Música clássica, moderninha e… muito louca, bicho

Estadão

17 de agosto de 2009 | 16h58

Já fui fanático por heavy metal. Também já tive uma fase totalmente obcecada por jazz. Hoje tenho um gosto musical bem mais específico: só gosto de música… boa.

Meu fim de semana teve como trilha sonora exatamente esse estilo, música ‘boa’. Ou seja, nada de pagode, sertanejo, axé, funk carioca, etc. A melhor parte de gostar de música boa é justamente não estar preso a nenhum estilo no sentido convencional da palavra, algo restritivo que não tem nada a ver com arte e música. Mas recomenda-se não torturar os ouvidos.

Esse fim de semana supermusical começou na tarde de sábado, quando fui ao teatro do CIEE, no Itaim, em São Paulo, assistir ao concerto da orquestra Bachiana Filarmônica. Não é sempre que se tem a oportunidade ver João Carlos Martins na regência, e ainda mais dando uma palhinha ao seu sempre genial piano. A novidade na apresentação era o convidado especial: Chris Brubeck. Mostrando talento no trombone, baixo elétrico e piano, o filho do imortal Dave Brubeck apresentou o 1° e 2° movimentos de seu Concerto para Trombone, além de ‘Black & Blue’, de Fats Waller (versão em que Chris também cantou), ‘Unsquare Dance’ (Dave Brubeck), ‘Blue Rondo à la Turk’ (Dave Brubeck) e ‘Autumn Leaves’. Antes, a orquestra já havia apresentado a Sinfonia n° 40 em Sol Menor de Mozart.

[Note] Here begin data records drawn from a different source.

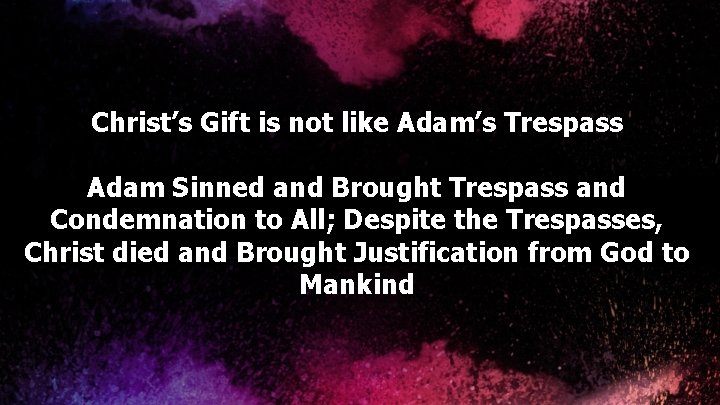 Christ’s Gift is not like Adam’s Trespass Adam Sinned and Brought Trespass and Condemnation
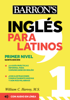 Ingles Para Latinos, Level 1 + Online Audio - William C. Harvey
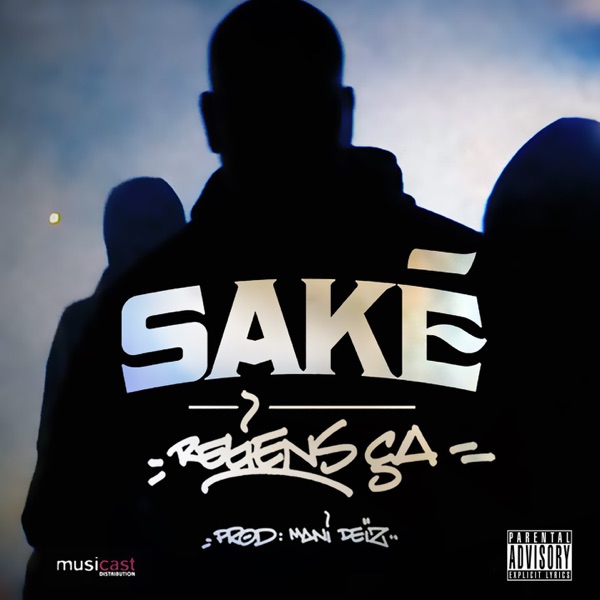 Retiens ça - Single - Saké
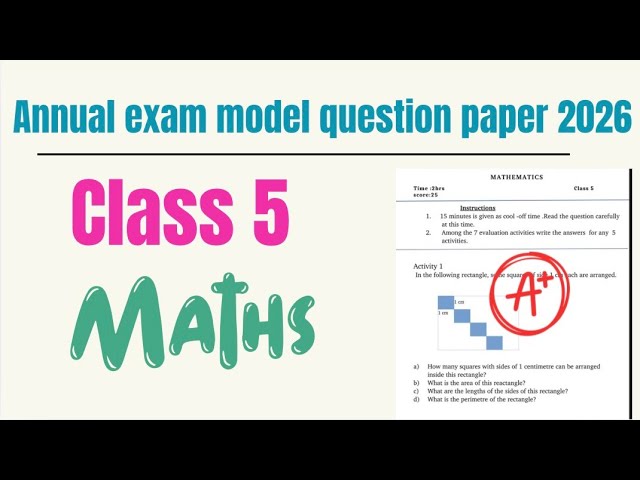 Class 5 maths annual exam model question paper 2026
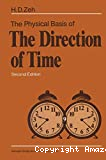 THE PHYSICAL BASIS OF THE DIRECTION OF TIME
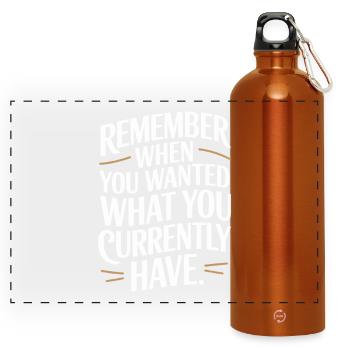 Remember When You Wanted Gratitude Mindfulness - Panoramic Drinks Bottle with Carabiner 750 ml - burnt orange - Front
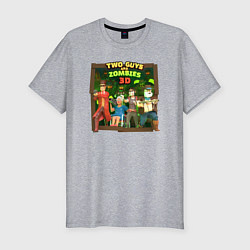 Футболка slim-fit Two Guys & Zombies 3D - Общий сбор гайсов, цвет: меланж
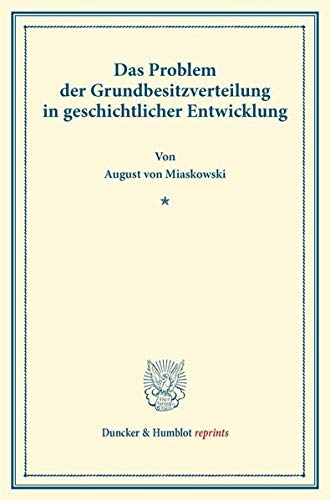 Das Problem der Grundbesitzverteilung in geschichtlicher Entwicklung.: Vorlesung gehalten beim Antritt des Lehramts an der Wiener Universität am 15. Oktober 1889. (Duncker & Humblot reprints)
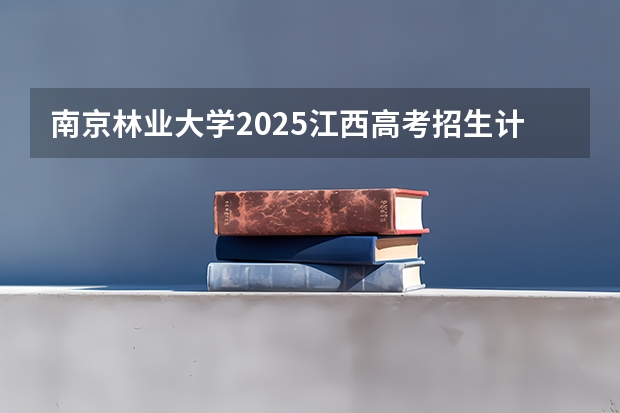 南京林业大学2025江西高考招生计划 招多少人预测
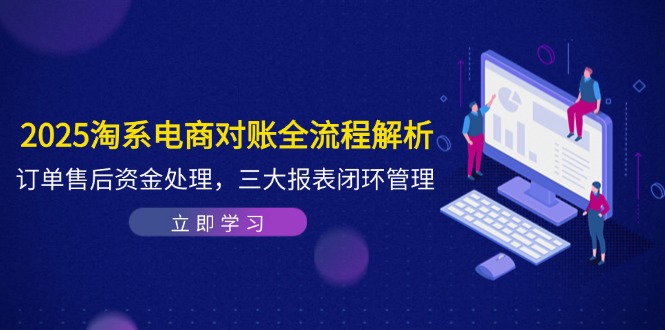 2025淘系电商对账全流程解析,订单售后资金处理,三大报表闭环管理-初遇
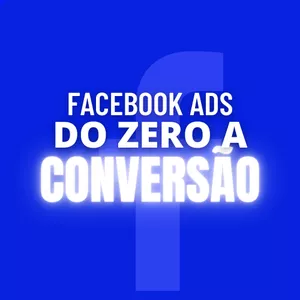 Imagem de capa para o Curso online Face Ads do Zero a Conversão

Para quem quiser/puder: Martins e Dave Brubeck se apresentam no dia 2 de outubro com a Orquestra Bachiana no Lincoln Center, em Nova York. No repertório, Villa-Lobos e a homenagem que Brubeck compôs para Chopin, ‘Thank You’.

Veja versão exclusiva para TV Estadão com João Carlos Martins e Chris Brubeck tocando ‘Autumn Leaves’

À noite, um programa moderninho: show da banda Little Joy, no Via Funchal. Sempre fico com um pé meio atrás quando ouço falar de algum projeto que envolve alguém ligado à banda Los Hermanos. Confesso que é um pouco de preconceito, ‘pré-conceito’ mesmo. Acho que a banda exerce um fascínio sobre um certo tipo de público que não me incluo, daí a sensação. E mais uma vez estou errado, o que prova que qualquer tipo de preconceito é besteira: o Little Joy, com o ex-Hermano Rodrigo Amarante à frente, no vocal e guitarra, é uma banda muito legal. Não, eles não vão revolucionar a música ou mudar o mundo. E nem é o caso. A ideia da banda de Amarante, Binki Shapiro (teclado e vocais) e Fabrizio Moretti (baterista do Strokes, que aqui toca guitarra) é se divertir. E fazer música boa. Eles conseguem com sobra, de forma despretensiosa e com joie de vivre.

O som é exatamente o que se espera deles, ou seja, uma mistura de Los Hermanos com Strokes. Mas há o elemento Binki Shapiro, uma garota linda que dá um toque muito especial ao som da banda. Ela traz uma certa ingenuidade, uma pureza que contrasta bem com as melodias dramáticas de Amarante e as batidinhas modernosas à la Strokes.